_ЧТО НУЖНО СДЕЛАТЬ_.
A. Кого Борн позвал сразу после разговора, судя по отрывку о Георге Румере?
B. Отредактируйте часть отрывка о Георге Румере, которая открывается словами «А тогда, сразу» и завершается словами «самые разные темы.»: замените в ней «получаса» на «часа».

_ОТРЫВОК ТЕКСТА_.
Если его работа произведет на тебя хорошее впечатление, я бы хотел попросить тебя сделать что-нибудь для этого человека. Он знает всю литературу по математике, начиная с римановой геометрии до самых последних публикаций, и мог бы быть идеальным ассистентом для тебя. У него приятная внешность, и он производит впечатление весьма образованного человека. Его адрес: Георг Румер, Ольденбург, Фештунгсграбен, 8…» [1, с. 101]. Письмо датировано 12 августа 1929 г.
А тогда, сразу после разговора, Борн позвал двух своих ассистентов, Гайтлера и Нордхейма, и попросил их помочь Георгу Румеру устроиться в Геттингене. Все трое оказались ровесниками и вскоре стали друзьями. Знакомство началось, конечно, со взаимного прощупывания, в течение получаса они говорили о науке, а потом разговор перешел на самые разные темы.

_ДАННЫЕ_.

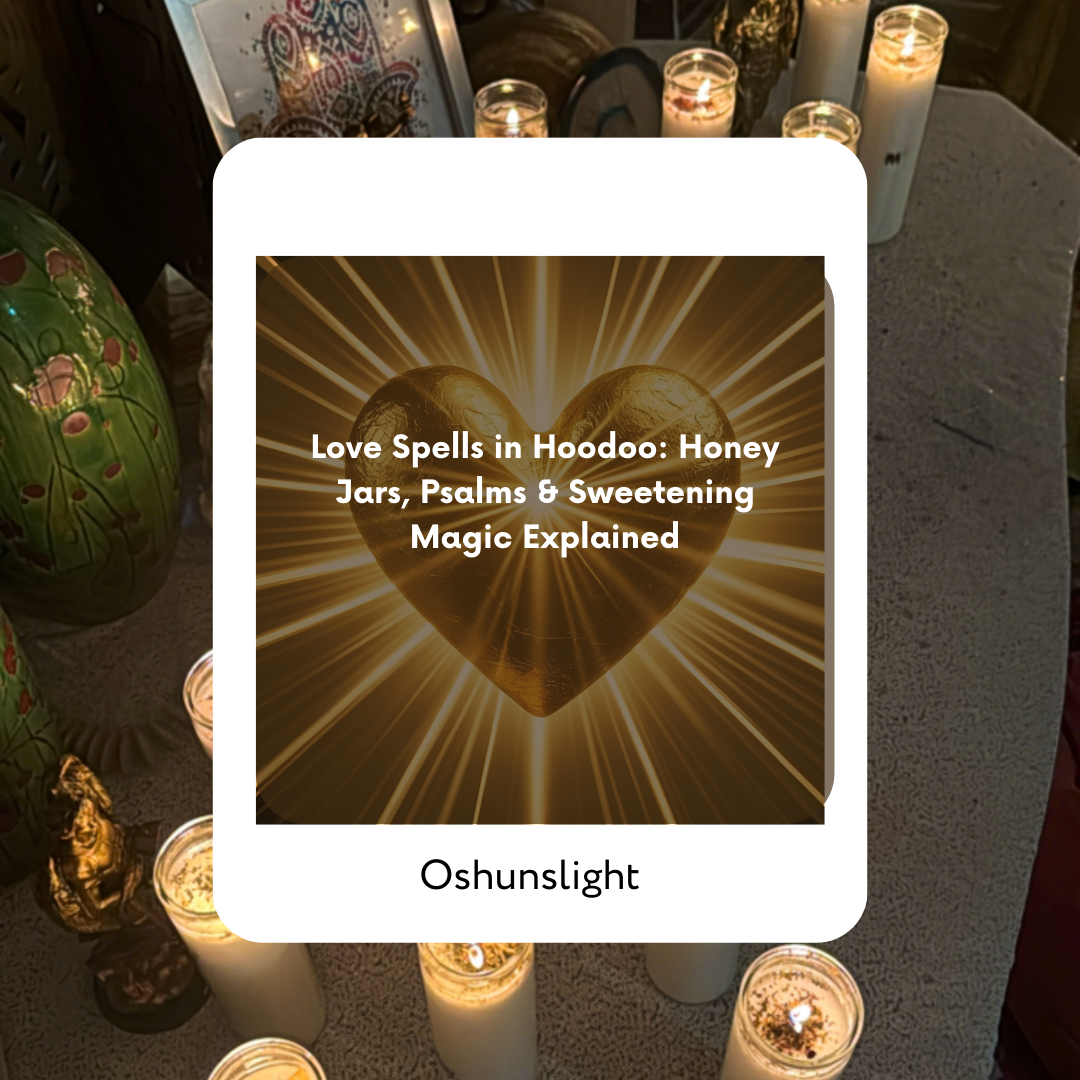 Love Spells in Hoodoo: Honey Jars, Psalms & Sweetening Magic Explained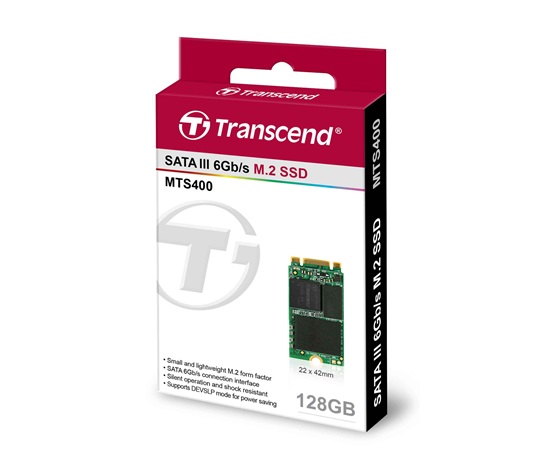 TRANSCEND Industrial SSD MTS400S 128GB, M.2 2242, SATA III 6 Gb/s, MLC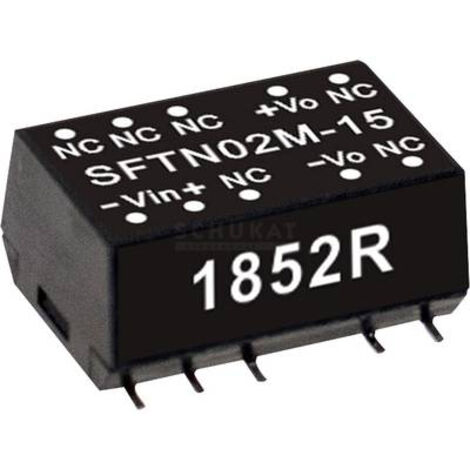 MODULE CONVERTISSEUR CC/CC MEAN WELL SFTN02M-12 NBR. DE SORTIES: 1 X 167 MA 2 W 1 PC(S)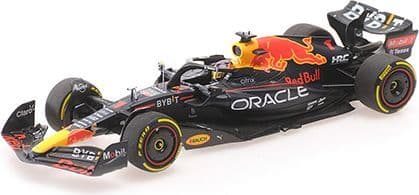 Minichamps MIN 417 220501 Oracle Red Bull Racing RB18 Max Verstappen Winner Miami GP 2022 1/43 Scale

_ОТВЕТЫ_.
A. Двух своих ассистентов, Гайтлера и Нордхейма.

B.
А тогда, сразу после разговора, Борн позвал двух своих ассистентов, Гайтлера и Нордхейма, и попросил их помочь Георгу Румеру устроиться в Геттингене. Все трое оказались ровесниками и вскоре стали друзьями. Знакомство началось, конечно, со взаимного прощупывания, в течение часа они говорили о науке, а потом разговор перешел на самые разные темы.